Consignes ::
a) D'après l'extrait, dans quelle ville le courant de la Négritude est-il né ?
b) Relevez chaque ligne du listing qui contient la chaîne "instances", en tenant compte de la casse.

==== Extrait du document ====

Il y a 40 ans, Léon Gontran-Damas nous quittait. Il fut l’un des pères fondateurs du mouvement de la Négritude dont l’insolente poésie exprimait avec génie la nécessité d’être Noir et fier.
La négritude fut un puissant courant intellectuel poético-politique né en France dans les années 30, à Paris. Cette source d’inspiration du Black Nationalism prônait le sursaut de virilité des populations africaines à travers le monde, en proie à la violence de la colonisation. La Négritude visait à unifier les Noirs du monde entier en proclamant leur unité culturelle. Née dans la tourmente des rapports de domination entre les peuples sombres de la Terre et la barbarie occidentale, ce terme, comme le disait Aimé Césaire désignait en premier lieu :
«Le rejet de l’assimilation culturelle ; le rejet d’une certaine image du Noir paisible, incapable de construire une civilisation. Le culturel prime sur le politique.»

==== Données enregistrées ====

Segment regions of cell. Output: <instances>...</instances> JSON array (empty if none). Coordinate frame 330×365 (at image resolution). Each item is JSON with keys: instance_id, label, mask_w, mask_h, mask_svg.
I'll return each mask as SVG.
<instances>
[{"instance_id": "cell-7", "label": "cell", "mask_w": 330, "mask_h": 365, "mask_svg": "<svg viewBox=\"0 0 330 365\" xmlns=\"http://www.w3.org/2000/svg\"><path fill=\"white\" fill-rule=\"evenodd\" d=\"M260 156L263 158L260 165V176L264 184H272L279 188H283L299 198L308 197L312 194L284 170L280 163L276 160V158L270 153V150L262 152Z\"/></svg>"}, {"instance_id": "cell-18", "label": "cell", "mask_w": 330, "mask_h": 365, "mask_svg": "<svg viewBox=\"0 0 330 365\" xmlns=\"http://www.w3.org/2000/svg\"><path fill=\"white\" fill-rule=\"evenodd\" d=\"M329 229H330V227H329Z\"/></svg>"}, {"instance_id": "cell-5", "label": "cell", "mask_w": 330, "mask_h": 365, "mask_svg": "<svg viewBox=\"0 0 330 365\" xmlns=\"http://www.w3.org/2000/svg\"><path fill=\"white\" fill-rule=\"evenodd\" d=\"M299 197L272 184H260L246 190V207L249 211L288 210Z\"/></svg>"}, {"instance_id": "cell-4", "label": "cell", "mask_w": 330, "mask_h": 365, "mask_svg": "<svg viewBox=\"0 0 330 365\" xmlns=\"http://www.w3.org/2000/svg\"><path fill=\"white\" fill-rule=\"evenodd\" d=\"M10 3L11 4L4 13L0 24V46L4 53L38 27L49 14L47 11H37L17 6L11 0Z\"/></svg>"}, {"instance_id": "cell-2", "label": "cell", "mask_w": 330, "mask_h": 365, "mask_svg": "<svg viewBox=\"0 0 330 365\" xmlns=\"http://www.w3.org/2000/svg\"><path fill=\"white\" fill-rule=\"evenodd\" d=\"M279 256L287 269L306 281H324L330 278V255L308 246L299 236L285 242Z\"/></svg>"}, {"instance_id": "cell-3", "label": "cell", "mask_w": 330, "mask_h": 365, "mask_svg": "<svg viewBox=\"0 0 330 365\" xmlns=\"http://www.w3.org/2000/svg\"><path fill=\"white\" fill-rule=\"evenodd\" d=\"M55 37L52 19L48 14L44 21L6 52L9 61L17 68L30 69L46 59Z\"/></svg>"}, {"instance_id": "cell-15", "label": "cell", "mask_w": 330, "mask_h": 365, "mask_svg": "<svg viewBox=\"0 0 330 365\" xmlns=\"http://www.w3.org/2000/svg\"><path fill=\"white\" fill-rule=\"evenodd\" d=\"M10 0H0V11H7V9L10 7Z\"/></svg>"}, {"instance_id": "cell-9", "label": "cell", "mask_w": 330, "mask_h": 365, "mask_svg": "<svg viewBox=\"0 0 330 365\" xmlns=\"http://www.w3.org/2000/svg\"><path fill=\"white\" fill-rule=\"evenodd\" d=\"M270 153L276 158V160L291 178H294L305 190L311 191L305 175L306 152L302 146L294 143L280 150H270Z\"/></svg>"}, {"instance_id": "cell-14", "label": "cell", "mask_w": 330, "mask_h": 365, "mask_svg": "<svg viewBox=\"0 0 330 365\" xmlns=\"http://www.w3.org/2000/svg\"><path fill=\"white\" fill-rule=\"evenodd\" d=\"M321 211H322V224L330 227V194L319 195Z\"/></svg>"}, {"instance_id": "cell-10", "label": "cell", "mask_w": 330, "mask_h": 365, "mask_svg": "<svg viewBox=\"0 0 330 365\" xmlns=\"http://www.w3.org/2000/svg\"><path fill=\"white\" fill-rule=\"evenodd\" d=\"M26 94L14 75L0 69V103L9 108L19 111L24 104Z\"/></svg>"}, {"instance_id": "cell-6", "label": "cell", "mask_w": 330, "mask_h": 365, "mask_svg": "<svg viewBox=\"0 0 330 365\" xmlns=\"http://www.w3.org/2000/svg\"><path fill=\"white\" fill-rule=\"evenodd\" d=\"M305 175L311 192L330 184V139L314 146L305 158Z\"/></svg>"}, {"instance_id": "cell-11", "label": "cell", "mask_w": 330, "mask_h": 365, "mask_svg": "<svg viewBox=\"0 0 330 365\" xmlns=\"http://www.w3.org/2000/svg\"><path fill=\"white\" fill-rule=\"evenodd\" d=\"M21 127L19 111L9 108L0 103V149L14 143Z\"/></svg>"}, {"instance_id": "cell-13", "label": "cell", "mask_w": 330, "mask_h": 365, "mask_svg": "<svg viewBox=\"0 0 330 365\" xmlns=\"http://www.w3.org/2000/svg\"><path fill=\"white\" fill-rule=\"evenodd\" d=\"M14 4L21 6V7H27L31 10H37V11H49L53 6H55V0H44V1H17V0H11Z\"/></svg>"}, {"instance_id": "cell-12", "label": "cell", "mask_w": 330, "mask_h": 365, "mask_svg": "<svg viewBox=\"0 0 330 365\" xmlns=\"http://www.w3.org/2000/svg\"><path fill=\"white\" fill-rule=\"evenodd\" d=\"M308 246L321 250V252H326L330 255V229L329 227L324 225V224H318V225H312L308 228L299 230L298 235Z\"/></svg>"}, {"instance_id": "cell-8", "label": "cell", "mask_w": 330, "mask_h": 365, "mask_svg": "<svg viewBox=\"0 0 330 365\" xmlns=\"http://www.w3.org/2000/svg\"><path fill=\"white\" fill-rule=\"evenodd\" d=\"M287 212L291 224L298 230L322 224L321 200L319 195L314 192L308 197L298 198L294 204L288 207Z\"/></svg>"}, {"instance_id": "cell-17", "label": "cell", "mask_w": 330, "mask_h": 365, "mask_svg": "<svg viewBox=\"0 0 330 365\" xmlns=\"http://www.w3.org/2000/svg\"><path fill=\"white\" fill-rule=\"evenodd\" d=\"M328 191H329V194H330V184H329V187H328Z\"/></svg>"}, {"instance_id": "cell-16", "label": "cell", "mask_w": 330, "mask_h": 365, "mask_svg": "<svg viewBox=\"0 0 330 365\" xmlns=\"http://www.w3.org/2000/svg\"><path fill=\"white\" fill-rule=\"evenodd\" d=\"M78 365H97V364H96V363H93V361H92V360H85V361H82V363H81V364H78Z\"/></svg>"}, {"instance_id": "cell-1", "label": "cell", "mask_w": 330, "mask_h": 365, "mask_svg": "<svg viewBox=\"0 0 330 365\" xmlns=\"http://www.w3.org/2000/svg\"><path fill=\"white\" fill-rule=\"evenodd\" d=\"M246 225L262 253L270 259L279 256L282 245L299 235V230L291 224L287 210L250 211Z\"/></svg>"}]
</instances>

====

Réponses dans l'ordre ::
a) À Paris.

b)
Segment regions of cell. Output: <instances>...</instances> JSON array (empty if none). Coordinate frame 330×365 (at image resolution). Each item is JSON with keys: instance_id, label, mask_w, mask_h, mask_svg.
<instances>
</instances>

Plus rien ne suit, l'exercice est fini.